I totally agree, but you also split community which is why it should be
wise to think about which upstream to provide.

> 2. Improved plugin management like pip. 
> Reason:
> I am a big fan of Vundle.
Again - try vam. Vundle was started after VAM. VAM is more powerful.
See here:
http://vim-wiki.mawercer.de/wiki/topic/vim%20plugin%20managment.html
(if somebody feels any of the tools being treated unfair just fix,
thanks)

That you don't mention vim-addon-manager means you didn't know about it
(which means that Vim also has a documentation issue, again, something I
want to fix with the simple git based wiki. Currently the docs are
spread over
  :help
  www.vim.org
  www.vim.org/scripts
  vim wikia
  http://vim-wiki.mawercer.de/wiki/topic/vim%20plugin%20managment.html
  and many additional places

But if you have a look at the amount of contributors to my wiki you'll
understand that its the same as wikia: Only individualists try to
improve them. I cannot make contributing easier than even allowing to
edit without login.

> vundle
it eg fails on loading plugins at runtime (lazily to keep startup time
fast), it fails on non git sources - but I agree it works good enough
for most use cases.

> YouCompleteMe
Again, a distribution such as "nixos" in combination with vundle/vam
will make it a lot easier. Then you can install YouCompleteMe by distro
and symlink it to ~.vim/plugin-dir/YouCompleteMe and have it activated
by vundle/pathogen/vam.

A Vim only solution will never reall succeed installing such complicated
combinations (same about ocaml completion support, eclim etc).

> or plugins like powerline, which takes quite a bit of setup before use.
What is the problem with powerline? VAM supports dependencies.

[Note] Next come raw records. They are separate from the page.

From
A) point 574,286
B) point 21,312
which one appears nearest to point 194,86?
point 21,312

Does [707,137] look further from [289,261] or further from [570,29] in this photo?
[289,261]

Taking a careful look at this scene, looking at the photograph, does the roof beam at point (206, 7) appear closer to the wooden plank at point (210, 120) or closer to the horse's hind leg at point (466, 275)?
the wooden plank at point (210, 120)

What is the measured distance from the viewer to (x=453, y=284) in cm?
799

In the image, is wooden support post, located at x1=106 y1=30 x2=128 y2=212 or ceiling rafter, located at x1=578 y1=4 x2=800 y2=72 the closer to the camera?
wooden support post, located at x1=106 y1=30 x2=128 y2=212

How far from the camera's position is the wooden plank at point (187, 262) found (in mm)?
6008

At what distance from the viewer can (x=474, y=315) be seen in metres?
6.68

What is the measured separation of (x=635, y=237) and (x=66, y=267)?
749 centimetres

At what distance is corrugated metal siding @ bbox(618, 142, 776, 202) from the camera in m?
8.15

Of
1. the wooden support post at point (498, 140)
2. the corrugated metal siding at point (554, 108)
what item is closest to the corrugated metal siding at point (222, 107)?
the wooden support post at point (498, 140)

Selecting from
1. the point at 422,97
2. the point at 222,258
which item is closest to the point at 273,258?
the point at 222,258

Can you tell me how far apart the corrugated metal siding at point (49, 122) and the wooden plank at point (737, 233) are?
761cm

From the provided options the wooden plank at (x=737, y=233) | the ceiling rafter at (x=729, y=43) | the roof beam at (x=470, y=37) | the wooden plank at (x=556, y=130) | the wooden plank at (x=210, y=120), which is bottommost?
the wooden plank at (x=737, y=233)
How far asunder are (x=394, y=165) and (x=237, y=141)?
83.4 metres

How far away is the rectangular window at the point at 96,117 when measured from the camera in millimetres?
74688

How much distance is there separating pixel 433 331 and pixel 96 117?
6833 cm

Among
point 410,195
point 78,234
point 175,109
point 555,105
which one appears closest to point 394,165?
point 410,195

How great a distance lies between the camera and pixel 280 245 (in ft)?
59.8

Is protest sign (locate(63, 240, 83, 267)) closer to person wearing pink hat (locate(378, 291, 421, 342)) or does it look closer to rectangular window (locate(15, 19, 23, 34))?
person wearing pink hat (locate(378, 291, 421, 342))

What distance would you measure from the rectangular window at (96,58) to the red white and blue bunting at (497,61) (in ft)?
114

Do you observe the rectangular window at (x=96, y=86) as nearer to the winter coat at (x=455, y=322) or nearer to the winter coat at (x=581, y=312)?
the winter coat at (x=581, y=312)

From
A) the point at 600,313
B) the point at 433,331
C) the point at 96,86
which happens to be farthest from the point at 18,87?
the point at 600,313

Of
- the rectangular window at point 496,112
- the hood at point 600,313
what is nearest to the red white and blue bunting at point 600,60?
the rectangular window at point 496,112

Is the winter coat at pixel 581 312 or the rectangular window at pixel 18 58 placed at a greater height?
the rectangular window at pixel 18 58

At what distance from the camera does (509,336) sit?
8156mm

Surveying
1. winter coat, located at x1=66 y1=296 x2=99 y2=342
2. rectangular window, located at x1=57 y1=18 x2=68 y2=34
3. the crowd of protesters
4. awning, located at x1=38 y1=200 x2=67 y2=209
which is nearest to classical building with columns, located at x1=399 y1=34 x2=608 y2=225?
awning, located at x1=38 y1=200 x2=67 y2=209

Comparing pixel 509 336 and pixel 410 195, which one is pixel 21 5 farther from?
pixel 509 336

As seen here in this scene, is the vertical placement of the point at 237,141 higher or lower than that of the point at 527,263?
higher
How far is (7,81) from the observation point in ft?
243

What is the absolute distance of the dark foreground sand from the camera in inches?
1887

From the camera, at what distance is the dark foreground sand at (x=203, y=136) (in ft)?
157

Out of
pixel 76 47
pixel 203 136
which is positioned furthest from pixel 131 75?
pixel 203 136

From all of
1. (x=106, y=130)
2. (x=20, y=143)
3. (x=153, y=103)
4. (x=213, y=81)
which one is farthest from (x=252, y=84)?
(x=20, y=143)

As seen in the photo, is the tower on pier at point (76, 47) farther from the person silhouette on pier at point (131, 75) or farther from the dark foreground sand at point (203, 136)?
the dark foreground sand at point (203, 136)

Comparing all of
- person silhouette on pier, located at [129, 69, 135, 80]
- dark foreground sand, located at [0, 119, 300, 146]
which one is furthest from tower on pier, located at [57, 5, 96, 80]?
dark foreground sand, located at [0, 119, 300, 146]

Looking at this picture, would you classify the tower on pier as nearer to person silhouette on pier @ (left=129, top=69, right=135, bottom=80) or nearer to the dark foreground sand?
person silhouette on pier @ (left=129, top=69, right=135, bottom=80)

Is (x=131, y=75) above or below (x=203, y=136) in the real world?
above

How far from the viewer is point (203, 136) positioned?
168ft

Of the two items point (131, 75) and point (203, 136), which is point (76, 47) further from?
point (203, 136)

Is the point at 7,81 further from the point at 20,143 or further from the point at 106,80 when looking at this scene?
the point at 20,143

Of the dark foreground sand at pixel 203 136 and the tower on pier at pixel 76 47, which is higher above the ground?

Also have a look at this which wants to use ruby gems for managing vim
plugins:
https://www.relishapp.com/kana/vim-flavor/docs/philosophy
(And now you have the mess, support Ruby or Python? Its hard to force
community)
This author didn't even reply to me when I asked about how VAM and that
project can collaborate, because VAM is also about having a maintained
pool of packages (and telling users about alternatives for outdated
packages). The implementation is not perfect but it gets the job done
IMHO.

> In this way, one can mark another plugin as dependency for his own one
> in a convenient way.
VAM introduces 
addon-info.json which may contain
{ dependencies: {
  "plugin-name": { .. }
  "other-plugin-name": { .. }
}
If you need more info contact me on irc or by mail.

The values of the dependencies can even be links to github urls. But I
prefer people submitting packages to VAM-kr so that they can be referred
to by uniq human readable names.

> 3. Embedded shell support like screen.vim.
ConqTerm or such come close. However it only works in insert mode, and
you cannot use vi keys. vim-addon-async tries to be a smart async
solution redirecting stdin/out to from processes.
It implements ruby/python/php completion for repl, too.
Thus just "having a shell" might be what you want, or not.
But yeah, it sucks which is why I say that async is a real problem, too.
We know all know it.

For older Vims there has been a patch turning a buffer into a terminal.

> 5. Documentation support at point. Plugin's like YouCompleteMe
> provides language documentation. But it opens a window at top, rather
> than at the place where I am typing.
I stopped caring about positions. I just make sure I can open the files
I need fast. Thus instead of making sure something like TList is always
on the left I map a key to "open it on the left side".
Eg I've mapped <m-s-X> where X is hjklq to wincmd X so that hiding
buffers is one hit only.

Of course my reply will not solve your problems, but it might help you
in some ways. Vim is historically grown very much, and there is no
trivial fix which can be applied in 5 days IMHO. (or at least I cannot
do it, maybe somebody else can ?)

So let me suggest that you keep posting about the most urgent problems,
maybe there are workarounds so that you can at least still use Vim in a
productive way. Community is listening and helping.

This is my biased view on the topic. My knowledge is limited, too.
I hope others point out where I'm obviously wrong.

So before suggesting to rewrite VIm have a look at history of some
famous editors such as jedit, Vim, Emacs - it does take quite a while.